Theory and simulation of m=0 Bernstein modes in a non-neutral plasma

Axisymmetric upper-hybrid oscillations have been known to exist in non-neutral plasmas and FTICR/MS devices for a number of years. However, because they are electrostatic in nature and axisymmetric, they are self-shielding and therefore difficult to detect in long systems. When non-zero temperature is included the modes become analogous to Bernstein modes in slab geometry. Using a kinetic theory model We have analyzed the theory of these modes in a rigid-rotor thermal equilibrium. We find that in the central region (where the density is constant) the perturbed velocity is proportional to the Bessel function J$_{1}(\alpha r)$, with $\alpha$ having a distinct value for each mode.
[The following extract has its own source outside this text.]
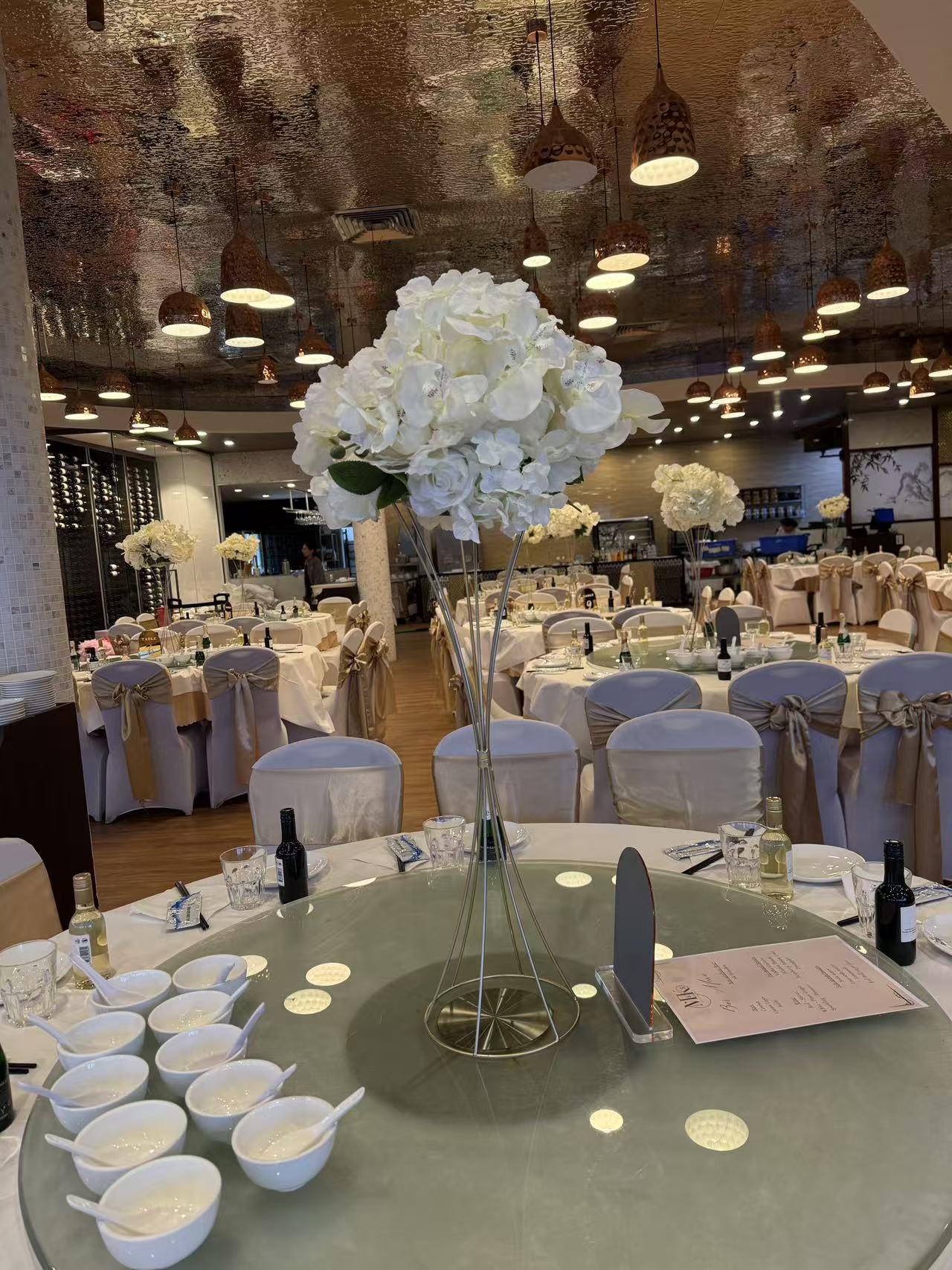 Landmark Restaurant-2487499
We have simulated these modes in our $r-\theta$ particle-in-cell code that includes a full Lorentz-force mover and find that in a mostly flat-top plasma the perturbed velocity closely matches this theoretical prediction. The dispersion relation derived from the theory also matches the values of $\omega$ and $\alpha$ seen in the simulation. There are still a few unresolved difficulties with the model. First, it is difficult to find the appropriate boundary condition to apply at the plasma edge. Second, the fundamental mode is undamped but all higher modes appear to be Landau damped. Progress in understanding these issues will be discussed.